Psyché Rock fait de nouveau le tour du monde, revu par Fatboy Slim, William Orbit, Coldcut et d’autres — qui lui rendent hommage avec l’album Métamorphose (1997), suivi de Psychérocksessions (2000), aujourd’hui réédité en vinyles. Trente après la Messe, la boucle est bouclée : Pierre Henry se prête au jeu et « repasse une couche » sur ses propres remix et celui de William Orbit, pour une nouvelle Fantaisie Messe pour le temps présent (1967/1997).

 

« La Maison de sons, Pierre Henry chez lui »

Pas plus qu’il n’est le musicien d’une époque, Pierre Henry n’est un compositeur de « musique contemporaine », au sens quelque peu restrictif du terme. Sinon, quel autre compositeur aurait eu l’idée d’inviter les auditeurs à découvrir ses œuvres chez lui, en amis, dans sa maison ? Conçue comme une immense tour de Babel où sont archivés des milliers de sons, l’adresse dans le 12e arrondissement de Paris, son studio Son/Ré, créé en 1982, est soutenu par le ministère de la Culture et la ville de Paris, puis par la Sacem.

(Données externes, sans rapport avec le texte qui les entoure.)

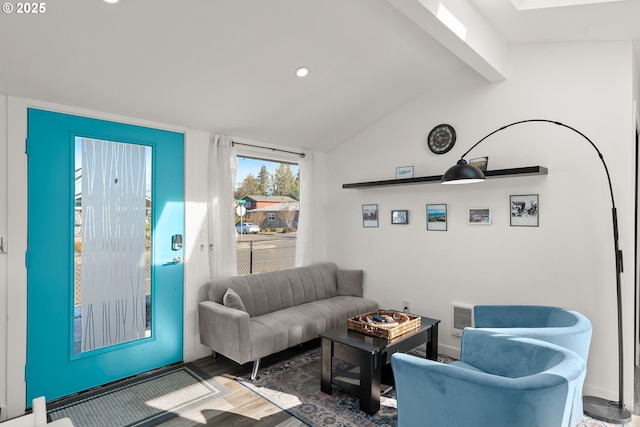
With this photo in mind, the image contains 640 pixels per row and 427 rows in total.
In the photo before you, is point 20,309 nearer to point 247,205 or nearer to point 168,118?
point 168,118

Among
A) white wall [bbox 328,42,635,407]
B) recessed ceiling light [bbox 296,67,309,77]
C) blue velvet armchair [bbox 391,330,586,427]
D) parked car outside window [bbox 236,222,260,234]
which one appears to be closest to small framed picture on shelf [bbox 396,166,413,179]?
white wall [bbox 328,42,635,407]

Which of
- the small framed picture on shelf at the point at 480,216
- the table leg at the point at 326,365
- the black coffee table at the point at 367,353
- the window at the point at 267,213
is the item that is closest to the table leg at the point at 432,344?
the black coffee table at the point at 367,353

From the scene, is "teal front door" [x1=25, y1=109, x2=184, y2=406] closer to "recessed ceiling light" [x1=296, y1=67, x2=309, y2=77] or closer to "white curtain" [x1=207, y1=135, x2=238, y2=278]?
"white curtain" [x1=207, y1=135, x2=238, y2=278]

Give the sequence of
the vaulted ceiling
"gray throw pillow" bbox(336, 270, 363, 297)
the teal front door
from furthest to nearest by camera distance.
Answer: "gray throw pillow" bbox(336, 270, 363, 297) → the teal front door → the vaulted ceiling

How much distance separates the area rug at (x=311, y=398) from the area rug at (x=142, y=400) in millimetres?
395

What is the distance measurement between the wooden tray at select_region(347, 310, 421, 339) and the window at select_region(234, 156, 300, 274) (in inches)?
64.3

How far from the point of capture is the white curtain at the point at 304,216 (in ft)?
15.5

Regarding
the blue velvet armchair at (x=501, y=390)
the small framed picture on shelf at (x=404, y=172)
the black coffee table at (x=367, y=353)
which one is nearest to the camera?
the blue velvet armchair at (x=501, y=390)

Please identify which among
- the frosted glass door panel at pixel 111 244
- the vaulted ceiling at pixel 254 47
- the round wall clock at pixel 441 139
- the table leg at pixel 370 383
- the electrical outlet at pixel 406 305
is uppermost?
the vaulted ceiling at pixel 254 47

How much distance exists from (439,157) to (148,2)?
2974 millimetres

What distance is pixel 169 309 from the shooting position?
3.56 metres

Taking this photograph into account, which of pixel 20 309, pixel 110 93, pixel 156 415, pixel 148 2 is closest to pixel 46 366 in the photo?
pixel 20 309

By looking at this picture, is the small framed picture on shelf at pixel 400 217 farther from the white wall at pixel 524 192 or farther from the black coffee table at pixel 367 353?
the black coffee table at pixel 367 353

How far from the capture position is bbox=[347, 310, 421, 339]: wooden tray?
2.92 m
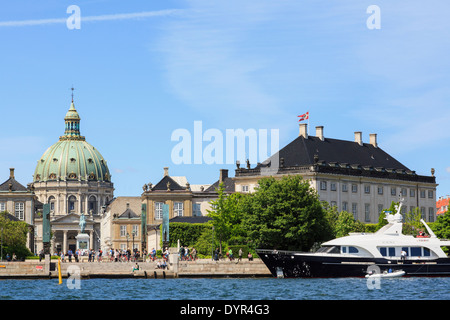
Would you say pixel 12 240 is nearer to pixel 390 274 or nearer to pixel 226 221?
pixel 226 221

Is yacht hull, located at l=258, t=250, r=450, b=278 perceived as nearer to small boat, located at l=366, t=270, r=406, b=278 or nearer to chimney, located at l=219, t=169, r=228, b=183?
small boat, located at l=366, t=270, r=406, b=278

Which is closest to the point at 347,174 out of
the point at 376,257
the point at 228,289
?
the point at 376,257

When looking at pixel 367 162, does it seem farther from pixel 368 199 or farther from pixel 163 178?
pixel 163 178

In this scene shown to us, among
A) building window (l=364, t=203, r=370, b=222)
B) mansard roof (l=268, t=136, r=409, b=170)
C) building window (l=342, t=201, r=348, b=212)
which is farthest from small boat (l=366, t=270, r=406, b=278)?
building window (l=364, t=203, r=370, b=222)

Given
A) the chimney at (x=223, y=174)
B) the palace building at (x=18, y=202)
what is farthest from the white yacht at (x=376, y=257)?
the palace building at (x=18, y=202)

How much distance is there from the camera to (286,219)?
79.6m

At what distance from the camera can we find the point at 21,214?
592 ft

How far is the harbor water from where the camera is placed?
51.9 m

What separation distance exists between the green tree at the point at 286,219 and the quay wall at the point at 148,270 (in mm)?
3602

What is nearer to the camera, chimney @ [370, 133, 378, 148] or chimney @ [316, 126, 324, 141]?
chimney @ [316, 126, 324, 141]

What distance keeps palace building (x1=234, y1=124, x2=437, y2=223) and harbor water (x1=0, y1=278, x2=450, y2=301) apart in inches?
1733
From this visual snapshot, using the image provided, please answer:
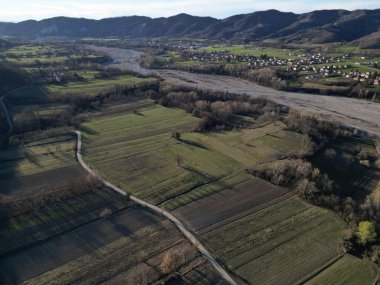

C’est là, dans cette « Maison de sons », d’abord à l’initiative du Festival d’Automne, puis sous l’égide des Spectacles vivants du Centre Pompidou, que se pressent régulièrement les plus fidèles, au nombre de soixante, chaque soir. Du sous-sol au 2ème étage, de la cuisine à la chambre à coucher en passant par les bibliothèques, l’auditeur pénètre au cœur du son Pierre Henry, d’autant que les peintures concrètes du musicien aux murs rappellent que son esprit vagabonde aussi bien à travers l’histoire des instruments et des machines qu’à travers sa musique – modulée à partir de sa console et spatialisée dans toute la maison grâce à l’installation de près de quatre-vingt haut-parleurs.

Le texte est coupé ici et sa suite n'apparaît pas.